Report to your audiologist if you are also suffering from ringing ears or tinnitus. Treatment remedies for this condition include medications like melatonin or lidocaine. Or you can go through various relaxation therapies and behavioral modification techniques.
beecareful – news – Hearing tests ‘failing consumers’:
Loud Music and Hearing Loss
Experts are now worried that more young people are susceptible to hearing loss because of loud noise. Where does this loud noise come from? Well, check out disco pubs, karaoke bars, and homes for sound volume. Check out their MP3 and iPod players. You’d find out that many teens and young adults are fond of tuning the volumes of their music players at high intensities.
Findings about people suffering from hearing loss due to loud music are compelling. From 1985 to 2008, the number of girls that got hearing loss because of exposing themselves to loud music has increased twice.

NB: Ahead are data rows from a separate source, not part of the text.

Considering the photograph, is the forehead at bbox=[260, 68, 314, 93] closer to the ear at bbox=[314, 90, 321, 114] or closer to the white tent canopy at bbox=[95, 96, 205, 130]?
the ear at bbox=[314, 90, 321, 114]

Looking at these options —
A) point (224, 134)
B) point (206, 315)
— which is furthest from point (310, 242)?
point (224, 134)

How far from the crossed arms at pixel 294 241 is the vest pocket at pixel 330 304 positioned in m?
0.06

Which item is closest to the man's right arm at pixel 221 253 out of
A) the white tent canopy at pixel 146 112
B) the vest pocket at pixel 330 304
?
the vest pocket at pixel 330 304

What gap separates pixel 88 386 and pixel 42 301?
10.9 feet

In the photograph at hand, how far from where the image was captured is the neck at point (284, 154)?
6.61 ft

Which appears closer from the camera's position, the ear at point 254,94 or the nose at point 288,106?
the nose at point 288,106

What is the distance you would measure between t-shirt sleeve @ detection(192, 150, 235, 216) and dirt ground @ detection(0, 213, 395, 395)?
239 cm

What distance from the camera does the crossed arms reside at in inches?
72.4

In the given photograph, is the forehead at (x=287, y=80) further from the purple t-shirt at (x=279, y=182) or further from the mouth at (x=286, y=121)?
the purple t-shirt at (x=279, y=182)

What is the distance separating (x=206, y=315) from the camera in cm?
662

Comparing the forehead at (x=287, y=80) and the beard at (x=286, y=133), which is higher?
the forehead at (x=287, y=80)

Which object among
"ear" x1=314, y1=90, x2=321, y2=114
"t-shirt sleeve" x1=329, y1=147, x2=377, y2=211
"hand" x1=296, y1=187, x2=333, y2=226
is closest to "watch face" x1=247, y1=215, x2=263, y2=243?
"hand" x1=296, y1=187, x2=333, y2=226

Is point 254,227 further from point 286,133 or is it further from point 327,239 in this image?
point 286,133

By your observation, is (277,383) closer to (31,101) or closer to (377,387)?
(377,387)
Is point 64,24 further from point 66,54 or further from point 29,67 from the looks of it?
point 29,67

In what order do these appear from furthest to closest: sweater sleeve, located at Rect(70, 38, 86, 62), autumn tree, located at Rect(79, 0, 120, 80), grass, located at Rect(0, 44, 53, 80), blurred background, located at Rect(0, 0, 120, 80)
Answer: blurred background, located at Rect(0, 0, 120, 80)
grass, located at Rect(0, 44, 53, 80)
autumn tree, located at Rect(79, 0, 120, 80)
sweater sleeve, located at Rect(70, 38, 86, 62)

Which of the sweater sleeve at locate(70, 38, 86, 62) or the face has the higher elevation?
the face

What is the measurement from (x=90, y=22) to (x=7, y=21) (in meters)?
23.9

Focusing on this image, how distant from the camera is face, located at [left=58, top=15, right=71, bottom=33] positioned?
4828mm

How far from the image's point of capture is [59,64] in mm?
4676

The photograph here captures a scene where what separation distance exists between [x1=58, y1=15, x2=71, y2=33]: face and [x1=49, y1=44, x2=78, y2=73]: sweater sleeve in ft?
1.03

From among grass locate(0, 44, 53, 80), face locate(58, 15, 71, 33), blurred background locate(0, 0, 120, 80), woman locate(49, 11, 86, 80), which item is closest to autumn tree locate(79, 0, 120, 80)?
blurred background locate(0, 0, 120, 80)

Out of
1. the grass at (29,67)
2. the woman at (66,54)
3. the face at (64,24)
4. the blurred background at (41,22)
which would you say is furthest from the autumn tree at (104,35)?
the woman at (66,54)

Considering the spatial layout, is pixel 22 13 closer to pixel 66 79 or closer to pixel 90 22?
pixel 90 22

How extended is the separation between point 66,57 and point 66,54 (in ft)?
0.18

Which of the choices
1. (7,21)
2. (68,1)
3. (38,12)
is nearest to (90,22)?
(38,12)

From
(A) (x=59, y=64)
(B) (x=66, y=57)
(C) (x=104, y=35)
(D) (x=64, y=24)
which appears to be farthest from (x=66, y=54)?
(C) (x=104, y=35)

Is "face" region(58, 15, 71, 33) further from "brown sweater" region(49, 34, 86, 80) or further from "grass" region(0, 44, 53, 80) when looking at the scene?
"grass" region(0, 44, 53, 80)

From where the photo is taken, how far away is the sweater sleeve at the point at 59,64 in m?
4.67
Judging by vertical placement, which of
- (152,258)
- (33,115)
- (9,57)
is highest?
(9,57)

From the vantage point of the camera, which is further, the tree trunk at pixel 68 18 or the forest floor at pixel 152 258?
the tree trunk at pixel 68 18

This study included nearly nine thousand subjects, all of whom are females approximately 16 in age.
Studies now reveal that more people are using portable music players in the last decade. This might have caused the increase in incidence of hearing loss and tinnitus, which are signs of cochlear damage. Loud sound destroys delicate sound receptors or nerve endings in the cochlea and causes the classic symptoms of reduced hearing and emergence of phantom noise.

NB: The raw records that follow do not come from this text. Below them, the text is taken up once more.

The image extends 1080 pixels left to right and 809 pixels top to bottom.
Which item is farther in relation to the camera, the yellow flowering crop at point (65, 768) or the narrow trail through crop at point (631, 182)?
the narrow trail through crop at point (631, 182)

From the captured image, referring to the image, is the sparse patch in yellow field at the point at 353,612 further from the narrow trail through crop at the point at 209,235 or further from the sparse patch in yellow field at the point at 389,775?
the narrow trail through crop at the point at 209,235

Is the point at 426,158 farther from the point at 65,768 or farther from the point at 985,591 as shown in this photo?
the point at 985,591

The danger of portable music devices heard over earbuds is that they can produce overwhelming noise to the listener that is oblivious to the outside observer. Hence, parents and friends of the individual cannot warn them that their music is too loud because only they can hear the loud music. Also, earbuds don’t have noise cancelling mechanism, and this causes the listener to increase the volume to hear the music clearer. It’s really bad to the ears!
Using a hearing aid is the best treatment for tinnitus and hearing loss, but having hearing aids stuffed in your ears can be inconvenient. Just turn down that volume and save your ears!
Dealing with Muffled Hearing
One out of ten people nowadays have hearing loss and six out of ten people with hearing loss belong to the working age bracket. That’s saddening. One it’s because we know something out there is making us more vulnerable to hearing loss. Second it’s affecting more young people. Hearing loss was once usually a problem of people at the senior age, but now we hear more people in their 20s or 30s with the condition.
How does one deal with it? How should you deal with it?
Well, obviously, you just got to recognize the symptoms. Many people don’t know they have hearing loss and they go on with their lives noticing strange signs that their hearing is going way down the drain but aren’t doing anything about it. If you can’t understand your friends, if you can understand what they’re saying, if you can’t comprehend several words a speaker is saying, and if you have a hard time listening to your friend when they are talking to you inside a noisy restaurant, then most probably you are developing hearing loss.
The best thing for you to do is go to your doctor to have your ears checked. Simple causes could be too much earwax in your ears or a hole in your eardrum. Serious causes include noise trauma in your inner ears or some tumor.
Audiologists typically advice that you wear a hearing aid, which is an electronic device that increases the volume of the sounds you hear so you could hear as normally as possible.
Inform your audiologist if you are also suffering from tinnitus (ringing in the ears). Medical treatment for tinnitus is available today.